You have received good advice on the source of your factor of two discrepancy. It occurred in the part of the solution that you did not write down -- the reasoning process that took you from the story to the equations.

It is easy, oh so very easy, to jump straight from the story to an equation, plug in some numbers and read off an answer. [I frustrated all of my teachers by doing exactly that, even though they always begged all of us to show our danged work].

It is better to proceed as if you were explaining the problem to someone else. Which you should be -- you should be explaining it to us. Write down an explanation for why you chose the equation(s) you did and an explanation for which variable names stand for what values.
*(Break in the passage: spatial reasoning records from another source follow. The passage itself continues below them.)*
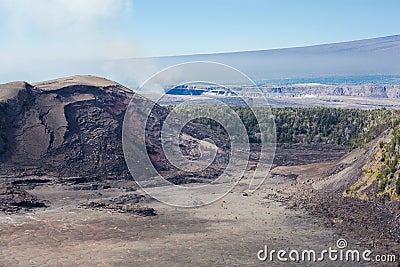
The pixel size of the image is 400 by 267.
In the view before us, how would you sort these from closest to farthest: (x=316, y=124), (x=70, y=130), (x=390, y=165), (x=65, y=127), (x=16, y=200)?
(x=16, y=200)
(x=390, y=165)
(x=65, y=127)
(x=70, y=130)
(x=316, y=124)

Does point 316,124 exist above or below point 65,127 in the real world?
above

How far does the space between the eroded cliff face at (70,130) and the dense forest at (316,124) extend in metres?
14.2

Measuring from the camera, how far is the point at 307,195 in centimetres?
3359

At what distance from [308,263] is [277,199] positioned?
1314 cm

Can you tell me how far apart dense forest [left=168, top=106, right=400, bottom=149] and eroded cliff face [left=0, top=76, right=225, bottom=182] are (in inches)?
559

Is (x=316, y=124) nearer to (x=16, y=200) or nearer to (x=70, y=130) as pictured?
(x=70, y=130)

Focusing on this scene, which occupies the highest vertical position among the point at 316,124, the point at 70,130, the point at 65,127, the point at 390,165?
the point at 316,124

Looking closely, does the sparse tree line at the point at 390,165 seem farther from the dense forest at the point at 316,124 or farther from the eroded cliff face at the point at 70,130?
the dense forest at the point at 316,124

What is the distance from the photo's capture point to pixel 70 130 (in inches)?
1702

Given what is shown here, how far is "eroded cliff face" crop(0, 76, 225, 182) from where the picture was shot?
39.9 metres

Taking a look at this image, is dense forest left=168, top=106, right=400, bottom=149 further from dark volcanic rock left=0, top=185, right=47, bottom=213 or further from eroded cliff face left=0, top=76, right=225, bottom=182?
dark volcanic rock left=0, top=185, right=47, bottom=213

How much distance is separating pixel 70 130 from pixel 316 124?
31.4m

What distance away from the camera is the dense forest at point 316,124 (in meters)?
59.9

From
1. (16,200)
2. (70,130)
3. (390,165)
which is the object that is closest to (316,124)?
(70,130)
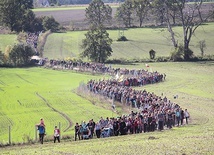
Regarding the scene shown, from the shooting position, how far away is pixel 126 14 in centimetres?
12469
In the case at hand we have:
the problem said:
A rotating wheel requires 3.00 s to complete 37.0 revolutions. Its angular speed at the end of the 3.00-s interval is 98.0 rad/s. What is the constant angular acceleration of the wheel?
As I first look at the problem, I see that we have a wheel rotating 37 times in 3 seconds. But it is not a constant rotation rate. We have angular acceleration at a constant rate. We are not given an initial rotation rate.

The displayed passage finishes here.